Ce suivi, concrètement, ça voulait dire m’assurer que chaque prestataire avançait au bon rythme, que l’entreprise-cliente leur fournissait les informations nécessaires, que les livrables étaient conformes au cahier des charges. J’étais aussi là pour lever d’éventuels blocages dans le processus, comme des incompréhensions, des désaccords, etc.

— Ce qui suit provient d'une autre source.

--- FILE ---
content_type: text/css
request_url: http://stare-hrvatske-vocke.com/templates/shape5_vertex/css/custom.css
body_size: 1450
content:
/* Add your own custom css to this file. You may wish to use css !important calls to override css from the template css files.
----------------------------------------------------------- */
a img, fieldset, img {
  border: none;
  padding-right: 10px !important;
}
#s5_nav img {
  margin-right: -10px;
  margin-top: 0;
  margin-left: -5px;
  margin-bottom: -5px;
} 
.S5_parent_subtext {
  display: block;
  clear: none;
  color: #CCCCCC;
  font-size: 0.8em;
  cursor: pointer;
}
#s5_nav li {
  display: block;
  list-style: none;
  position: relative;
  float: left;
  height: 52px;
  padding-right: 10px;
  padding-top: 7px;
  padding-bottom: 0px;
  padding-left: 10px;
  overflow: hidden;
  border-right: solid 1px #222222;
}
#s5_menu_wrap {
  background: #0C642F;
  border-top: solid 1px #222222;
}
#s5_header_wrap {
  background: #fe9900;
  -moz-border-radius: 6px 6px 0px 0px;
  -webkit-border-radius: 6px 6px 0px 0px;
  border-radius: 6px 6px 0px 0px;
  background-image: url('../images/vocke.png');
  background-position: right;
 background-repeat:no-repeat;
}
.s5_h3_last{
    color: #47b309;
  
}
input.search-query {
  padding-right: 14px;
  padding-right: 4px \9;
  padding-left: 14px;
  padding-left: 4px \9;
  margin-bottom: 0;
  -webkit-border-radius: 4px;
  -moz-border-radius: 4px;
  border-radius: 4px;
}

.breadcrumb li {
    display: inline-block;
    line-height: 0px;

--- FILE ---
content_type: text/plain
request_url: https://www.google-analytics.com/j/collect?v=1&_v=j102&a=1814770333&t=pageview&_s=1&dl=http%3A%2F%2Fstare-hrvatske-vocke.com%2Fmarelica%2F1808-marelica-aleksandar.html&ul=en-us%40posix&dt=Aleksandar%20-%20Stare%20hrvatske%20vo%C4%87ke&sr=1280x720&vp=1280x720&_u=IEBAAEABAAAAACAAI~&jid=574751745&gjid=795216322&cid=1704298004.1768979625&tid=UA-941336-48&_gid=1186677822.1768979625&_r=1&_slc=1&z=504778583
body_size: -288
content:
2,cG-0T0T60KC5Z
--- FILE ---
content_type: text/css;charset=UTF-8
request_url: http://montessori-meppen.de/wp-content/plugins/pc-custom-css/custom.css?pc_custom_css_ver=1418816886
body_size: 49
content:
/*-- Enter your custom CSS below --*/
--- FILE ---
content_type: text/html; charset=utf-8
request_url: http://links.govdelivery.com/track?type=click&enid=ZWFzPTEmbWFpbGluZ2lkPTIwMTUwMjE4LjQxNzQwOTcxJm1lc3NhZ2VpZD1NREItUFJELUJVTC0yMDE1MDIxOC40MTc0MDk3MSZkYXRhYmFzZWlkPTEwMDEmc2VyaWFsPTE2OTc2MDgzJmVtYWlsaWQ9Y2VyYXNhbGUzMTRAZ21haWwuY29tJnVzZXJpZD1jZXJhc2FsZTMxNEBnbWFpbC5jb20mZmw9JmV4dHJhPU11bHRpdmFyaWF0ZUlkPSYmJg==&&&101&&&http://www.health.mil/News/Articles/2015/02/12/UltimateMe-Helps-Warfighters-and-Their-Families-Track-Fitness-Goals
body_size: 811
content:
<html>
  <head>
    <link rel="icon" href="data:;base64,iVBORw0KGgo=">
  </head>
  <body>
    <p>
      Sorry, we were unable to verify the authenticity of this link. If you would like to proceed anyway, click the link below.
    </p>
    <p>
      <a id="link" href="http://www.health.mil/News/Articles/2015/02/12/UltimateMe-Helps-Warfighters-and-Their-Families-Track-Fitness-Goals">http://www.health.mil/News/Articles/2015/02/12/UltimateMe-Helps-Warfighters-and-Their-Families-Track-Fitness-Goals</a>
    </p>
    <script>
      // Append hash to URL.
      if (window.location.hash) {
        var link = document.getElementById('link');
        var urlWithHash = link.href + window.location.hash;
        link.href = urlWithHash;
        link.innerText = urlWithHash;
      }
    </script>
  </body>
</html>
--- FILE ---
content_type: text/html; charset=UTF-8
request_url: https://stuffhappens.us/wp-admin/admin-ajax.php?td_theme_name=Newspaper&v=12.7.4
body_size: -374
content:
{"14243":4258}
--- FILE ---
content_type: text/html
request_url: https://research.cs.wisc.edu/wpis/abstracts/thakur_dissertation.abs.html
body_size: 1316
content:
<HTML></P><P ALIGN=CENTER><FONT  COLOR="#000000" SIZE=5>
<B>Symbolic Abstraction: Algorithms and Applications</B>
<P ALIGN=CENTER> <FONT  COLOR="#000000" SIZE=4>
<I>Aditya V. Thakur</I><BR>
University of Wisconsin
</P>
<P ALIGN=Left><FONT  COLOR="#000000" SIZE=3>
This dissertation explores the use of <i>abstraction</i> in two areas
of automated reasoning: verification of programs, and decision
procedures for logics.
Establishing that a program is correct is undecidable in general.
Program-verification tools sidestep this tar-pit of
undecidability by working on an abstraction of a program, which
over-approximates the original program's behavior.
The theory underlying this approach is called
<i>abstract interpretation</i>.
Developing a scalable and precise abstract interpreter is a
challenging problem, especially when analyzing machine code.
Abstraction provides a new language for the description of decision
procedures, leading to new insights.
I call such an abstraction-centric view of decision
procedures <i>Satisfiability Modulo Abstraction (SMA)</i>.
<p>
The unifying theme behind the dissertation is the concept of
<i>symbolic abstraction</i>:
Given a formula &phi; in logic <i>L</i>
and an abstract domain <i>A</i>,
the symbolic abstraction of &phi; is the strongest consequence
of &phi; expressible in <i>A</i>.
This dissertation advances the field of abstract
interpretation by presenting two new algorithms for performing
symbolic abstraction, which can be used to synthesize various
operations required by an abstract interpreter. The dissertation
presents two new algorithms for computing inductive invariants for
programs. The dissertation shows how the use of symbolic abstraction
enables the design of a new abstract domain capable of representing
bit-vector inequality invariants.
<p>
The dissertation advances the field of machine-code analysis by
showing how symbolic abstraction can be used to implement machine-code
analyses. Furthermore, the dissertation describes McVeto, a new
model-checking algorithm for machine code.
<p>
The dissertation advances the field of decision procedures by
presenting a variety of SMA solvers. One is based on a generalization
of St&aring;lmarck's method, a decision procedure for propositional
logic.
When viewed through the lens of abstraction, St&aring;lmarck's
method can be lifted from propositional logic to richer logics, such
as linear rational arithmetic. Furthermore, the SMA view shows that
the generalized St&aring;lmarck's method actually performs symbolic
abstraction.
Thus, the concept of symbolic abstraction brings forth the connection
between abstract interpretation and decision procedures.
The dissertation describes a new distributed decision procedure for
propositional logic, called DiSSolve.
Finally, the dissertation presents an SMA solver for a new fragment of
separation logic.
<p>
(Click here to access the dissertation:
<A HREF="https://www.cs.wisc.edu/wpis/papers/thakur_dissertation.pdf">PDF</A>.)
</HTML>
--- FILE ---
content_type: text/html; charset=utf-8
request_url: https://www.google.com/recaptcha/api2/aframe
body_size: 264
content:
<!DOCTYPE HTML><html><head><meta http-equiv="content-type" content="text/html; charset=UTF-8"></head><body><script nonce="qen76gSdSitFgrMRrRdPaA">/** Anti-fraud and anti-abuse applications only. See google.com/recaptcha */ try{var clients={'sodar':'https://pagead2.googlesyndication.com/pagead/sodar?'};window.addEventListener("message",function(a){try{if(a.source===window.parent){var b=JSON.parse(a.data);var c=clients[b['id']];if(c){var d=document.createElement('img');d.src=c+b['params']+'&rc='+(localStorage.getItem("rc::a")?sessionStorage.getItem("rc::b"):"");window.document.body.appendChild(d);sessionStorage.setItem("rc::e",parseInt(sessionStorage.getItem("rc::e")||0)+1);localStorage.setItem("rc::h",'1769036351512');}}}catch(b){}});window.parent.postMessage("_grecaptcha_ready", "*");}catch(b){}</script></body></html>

Côté rémunération, j’avais un tarif horaire et selon la taille de chaque projet, j’estimais le temps qui me serait nécessaire quand je faisais mon devis. J’avais des conditions de règlement en 3 fois, avec un acompte au démarrage, un second à la validation des maquettes du site et le reste, à la mise en ligne. Si j’ai choisi ce business model, c’est parce que c’était exactement ce qui se faisait dans l’agence où je bossais avant. J’avais eu beau voir les défauts de ce modèle, notamment le fait que ces projets prenaient toujours des mois, je ne me suis même pas posée la question à l’époque.
Je me suis dit qu’après tout, c’était ce que voulaient les clients et je me suis lancée comme ça.
Sauf qu’au bout de 2 ans et demi, je me suis rendu compte que ces projets qui traînaient en longueur, ça ne me correspondait pas du tout. Déjà, dans la manière de travailler, mais aussi financièrement parce ma rémunération dépendait directement de l’avancée du projet. Et même si cette avancée faisait partie de mon rôle, souvent, je me confrontais à des clients qui n’avaient pas que ce projet dans les tuyaux et qui mettaient du temps à faire des retours ou à fournir des contenus, etc. Et ma motivation a grandement baissé au fur et à mesure. Pour m’assurer d’offrir la même qualité à mes clients qu’au début, ça me demandait beaucoup plus d’énergie.
Du coup, même si, depuis, j’ai arrêté cette activité pour faire de la place à Ma Slow Boîte, entre temps, j’avais changé de business model. Je m’axais sur des ateliers de co-construction et des formations en visant des jeunes entreprises qui avaient moins de budget, mais plus envie de faire les choses par elles-mêmes. On faisait le cahier des charges ensemble, je leur apprenais à faire le suivi de leur projet et ils étaient autonomes ensuite. Les ateliers étaient payés intégralement en amont et, de mon côté, je mettais juste en forme ce qu’on avait défini ensemble donc ça me prenait environ 2 heures en plus de chaque atelier. Ça me demandait, certes, plus de clients pour avoir le même chiffre d’affaires, mais ma nouvelle cible avait plus de potentiel en termes de quantité. Des jeunes entreprises, il y en a beaucoup. Et qui ont besoin d’un site, il y en a beaucoup aussi. Surtout, j’offrais finalement une alternative au schéma classique qui ne rentrait pas dans leur budget.
À cette époque, je faisais aussi plus de formations pour les pros de manière générale sur des journées ou des demi-journées, notamment pour des pépinières d’entreprises, donc avec des groupes. Et idem, j’étais payée plus rapidement et le temps de travail hors présence lors de la formation était minimisé, surtout quand je réutilisais les mêmes thématiques.
Là, je viens de te donner un exemple de comment il est possible de travailler moins pour gagner plus. Ce qui était bien le cas puisque même si je gagnais à peu près la même chose, ça me prenait moins de temps, beaucoup moins d’énergie et de charge mentale. J’étais beaucoup plus rentable, et pas que financièrement.